Instructions to follow >>
Reproduce every one of the records below word for word, keeping each line as it appears.

Records on spatial positioning
%%

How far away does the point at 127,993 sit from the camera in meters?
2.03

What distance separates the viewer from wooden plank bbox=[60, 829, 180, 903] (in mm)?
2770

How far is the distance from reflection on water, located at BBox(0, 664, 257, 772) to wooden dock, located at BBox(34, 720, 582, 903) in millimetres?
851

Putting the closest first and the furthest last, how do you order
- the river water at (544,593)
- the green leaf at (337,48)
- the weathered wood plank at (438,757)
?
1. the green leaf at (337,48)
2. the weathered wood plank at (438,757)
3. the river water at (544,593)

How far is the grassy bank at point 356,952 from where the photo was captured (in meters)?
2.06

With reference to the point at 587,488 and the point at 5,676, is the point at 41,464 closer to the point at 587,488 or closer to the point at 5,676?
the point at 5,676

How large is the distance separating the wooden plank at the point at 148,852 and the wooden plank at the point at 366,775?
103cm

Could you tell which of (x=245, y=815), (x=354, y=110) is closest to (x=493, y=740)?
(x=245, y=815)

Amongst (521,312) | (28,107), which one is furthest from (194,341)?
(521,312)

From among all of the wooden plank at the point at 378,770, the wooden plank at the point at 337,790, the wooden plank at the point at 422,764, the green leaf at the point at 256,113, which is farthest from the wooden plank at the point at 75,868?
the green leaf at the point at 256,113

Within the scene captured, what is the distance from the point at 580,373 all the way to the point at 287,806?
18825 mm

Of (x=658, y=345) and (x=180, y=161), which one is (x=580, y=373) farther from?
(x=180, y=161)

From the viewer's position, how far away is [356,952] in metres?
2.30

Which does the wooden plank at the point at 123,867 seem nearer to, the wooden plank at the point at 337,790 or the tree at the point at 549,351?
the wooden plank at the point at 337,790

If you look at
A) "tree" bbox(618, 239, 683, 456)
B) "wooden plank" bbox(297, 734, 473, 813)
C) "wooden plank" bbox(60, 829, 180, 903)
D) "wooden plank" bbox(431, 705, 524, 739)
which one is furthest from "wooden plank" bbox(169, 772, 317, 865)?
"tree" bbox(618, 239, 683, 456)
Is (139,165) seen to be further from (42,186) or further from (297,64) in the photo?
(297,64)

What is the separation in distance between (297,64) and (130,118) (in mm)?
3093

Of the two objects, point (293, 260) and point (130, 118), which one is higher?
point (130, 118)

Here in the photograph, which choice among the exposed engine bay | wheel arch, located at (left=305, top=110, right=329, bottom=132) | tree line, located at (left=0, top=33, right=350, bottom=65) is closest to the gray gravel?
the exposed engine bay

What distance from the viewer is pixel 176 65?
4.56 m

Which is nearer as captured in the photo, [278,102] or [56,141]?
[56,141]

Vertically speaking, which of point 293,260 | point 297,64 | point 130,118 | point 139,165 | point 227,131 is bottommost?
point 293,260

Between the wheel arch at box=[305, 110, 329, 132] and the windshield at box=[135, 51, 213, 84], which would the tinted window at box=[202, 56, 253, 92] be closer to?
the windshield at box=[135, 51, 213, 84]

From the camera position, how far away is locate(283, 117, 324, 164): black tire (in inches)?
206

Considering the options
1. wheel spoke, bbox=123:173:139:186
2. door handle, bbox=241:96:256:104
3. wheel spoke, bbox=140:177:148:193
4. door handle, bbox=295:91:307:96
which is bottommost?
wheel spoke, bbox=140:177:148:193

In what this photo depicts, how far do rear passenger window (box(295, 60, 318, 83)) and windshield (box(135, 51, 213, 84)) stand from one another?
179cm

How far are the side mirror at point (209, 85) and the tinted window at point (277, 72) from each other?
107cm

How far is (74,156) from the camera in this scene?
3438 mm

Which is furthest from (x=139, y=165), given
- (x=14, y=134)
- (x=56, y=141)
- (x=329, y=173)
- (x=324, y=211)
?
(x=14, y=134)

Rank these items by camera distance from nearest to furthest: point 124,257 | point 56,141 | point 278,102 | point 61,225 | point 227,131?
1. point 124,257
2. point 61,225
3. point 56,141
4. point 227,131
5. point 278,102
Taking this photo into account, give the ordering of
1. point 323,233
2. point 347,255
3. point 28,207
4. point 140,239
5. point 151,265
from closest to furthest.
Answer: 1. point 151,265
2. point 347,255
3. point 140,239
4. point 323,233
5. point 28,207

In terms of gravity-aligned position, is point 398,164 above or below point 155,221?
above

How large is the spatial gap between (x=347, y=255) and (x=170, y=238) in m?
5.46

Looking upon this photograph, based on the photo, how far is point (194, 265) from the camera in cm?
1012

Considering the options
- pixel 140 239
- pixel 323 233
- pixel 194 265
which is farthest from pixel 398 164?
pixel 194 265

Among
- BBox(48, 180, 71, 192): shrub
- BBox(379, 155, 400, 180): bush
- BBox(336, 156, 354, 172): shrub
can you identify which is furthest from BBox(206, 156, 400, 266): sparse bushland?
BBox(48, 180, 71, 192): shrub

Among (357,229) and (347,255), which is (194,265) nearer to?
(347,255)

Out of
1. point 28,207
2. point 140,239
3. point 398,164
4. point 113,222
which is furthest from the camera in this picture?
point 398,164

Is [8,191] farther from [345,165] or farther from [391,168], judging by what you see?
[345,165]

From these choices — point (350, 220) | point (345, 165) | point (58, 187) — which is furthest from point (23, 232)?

%%

Finished task >>
How far away does the point at 127,993 sit from the camera in meters?
2.03

What distance separates the viewer from wooden plank bbox=[60, 829, 180, 903] (in mm)?
2770

How far is the distance from reflection on water, located at BBox(0, 664, 257, 772) to wooden dock, located at BBox(34, 720, 582, 903) in millimetres?
851

Putting the closest first and the furthest last, how do you order
- the river water at (544,593)
- the green leaf at (337,48)
- the weathered wood plank at (438,757)
?
1. the green leaf at (337,48)
2. the weathered wood plank at (438,757)
3. the river water at (544,593)

How far is the grassy bank at point 356,952 from where the photo was captured (in meters)?
2.06

With reference to the point at 587,488 and the point at 5,676, is the point at 41,464 closer to the point at 587,488 or closer to the point at 5,676?
the point at 5,676

How large is the distance separating the wooden plank at the point at 148,852 and the wooden plank at the point at 366,775?
103cm

Could you tell which of (x=245, y=815), (x=354, y=110) is closest to (x=493, y=740)?
(x=245, y=815)

Amongst (521,312) | (28,107), which one is furthest from (194,341)?
(521,312)

From among all of the wooden plank at the point at 378,770, the wooden plank at the point at 337,790, the wooden plank at the point at 422,764, the green leaf at the point at 256,113, which is farthest from the wooden plank at the point at 75,868?
the green leaf at the point at 256,113

Within the scene captured, what is the distance from the point at 580,373 all the way to the point at 287,806?
18825 mm

Of (x=658, y=345) and (x=180, y=161), which one is (x=580, y=373) farther from?
(x=180, y=161)

From the viewer's position, how far away is [356,952] in metres?
2.30

Which does the wooden plank at the point at 123,867 seem nearer to, the wooden plank at the point at 337,790 or the tree at the point at 549,351?
the wooden plank at the point at 337,790

If you look at
A) "tree" bbox(618, 239, 683, 456)
B) "wooden plank" bbox(297, 734, 473, 813)
C) "wooden plank" bbox(60, 829, 180, 903)
D) "wooden plank" bbox(431, 705, 524, 739)
which one is furthest from "wooden plank" bbox(169, 772, 317, 865)?
"tree" bbox(618, 239, 683, 456)
Is (139,165) seen to be further from (42,186) or further from (297,64) in the photo?
(297,64)

What is the separation in distance between (297,64) and (130,118) (in mm)?
3093

Of the two objects, point (293, 260) and point (130, 118), which one is higher?
point (130, 118)

Here in the photograph, which choice among the exposed engine bay | wheel arch, located at (left=305, top=110, right=329, bottom=132) | tree line, located at (left=0, top=33, right=350, bottom=65) is closest to the gray gravel?
the exposed engine bay

What distance from the viewer is pixel 176 65?
4.56 m

Which is nearer as captured in the photo, [278,102] or [56,141]?
[56,141]

Vertically speaking, which of point 293,260 | point 297,64 | point 130,118 | point 139,165 | point 227,131 is bottommost?
point 293,260

Between the wheel arch at box=[305, 110, 329, 132] and the windshield at box=[135, 51, 213, 84], which would the tinted window at box=[202, 56, 253, 92] be closer to?
the windshield at box=[135, 51, 213, 84]

From the camera position, how far away is locate(283, 117, 324, 164): black tire (in inches)?
206

Considering the options
1. wheel spoke, bbox=123:173:139:186
2. door handle, bbox=241:96:256:104
3. wheel spoke, bbox=140:177:148:193
4. door handle, bbox=295:91:307:96
which is bottommost?
wheel spoke, bbox=140:177:148:193

In what this photo depicts, how far do rear passenger window (box(295, 60, 318, 83)) and windshield (box(135, 51, 213, 84)) stand from one another?
179cm

How far are the side mirror at point (209, 85) and the tinted window at point (277, 72) from each other?
107cm

How far is (74,156) from the camera in this scene?
3438 mm

Which is furthest from (x=139, y=165), given
- (x=14, y=134)
- (x=56, y=141)
- (x=329, y=173)
- (x=324, y=211)
?
(x=14, y=134)

Rank these items by camera distance from nearest to furthest: point 124,257 | point 56,141 | point 278,102 | point 61,225 | point 227,131?
1. point 124,257
2. point 61,225
3. point 56,141
4. point 227,131
5. point 278,102
Taking this photo into account, give the ordering of
1. point 323,233
2. point 347,255
3. point 28,207
4. point 140,239
5. point 151,265
from closest to furthest.
Answer: 1. point 151,265
2. point 347,255
3. point 140,239
4. point 323,233
5. point 28,207

In terms of gravity-aligned position, is point 398,164 above or below point 155,221?
above

How large is the spatial gap between (x=347, y=255) and (x=170, y=238) in m?
5.46

Looking upon this photograph, based on the photo, how far is point (194, 265) from the camera in cm?
1012

Considering the options
- pixel 140 239
- pixel 323 233
- pixel 194 265
which is farthest from pixel 398 164?
pixel 194 265

Among
- BBox(48, 180, 71, 192): shrub
- BBox(379, 155, 400, 180): bush
- BBox(336, 156, 354, 172): shrub
can you identify which is furthest from BBox(206, 156, 400, 266): sparse bushland?
BBox(48, 180, 71, 192): shrub

Among (357,229) and (347,255), which is (194,265) nearer to?
(347,255)

Out of
1. point 28,207
2. point 140,239
3. point 398,164
4. point 113,222
which is furthest from the camera in this picture?
point 398,164

Is [8,191] farther from [345,165] or farther from [391,168], judging by what you see?
[345,165]

From these choices — point (350, 220) | point (345, 165) | point (58, 187) — which is furthest from point (23, 232)?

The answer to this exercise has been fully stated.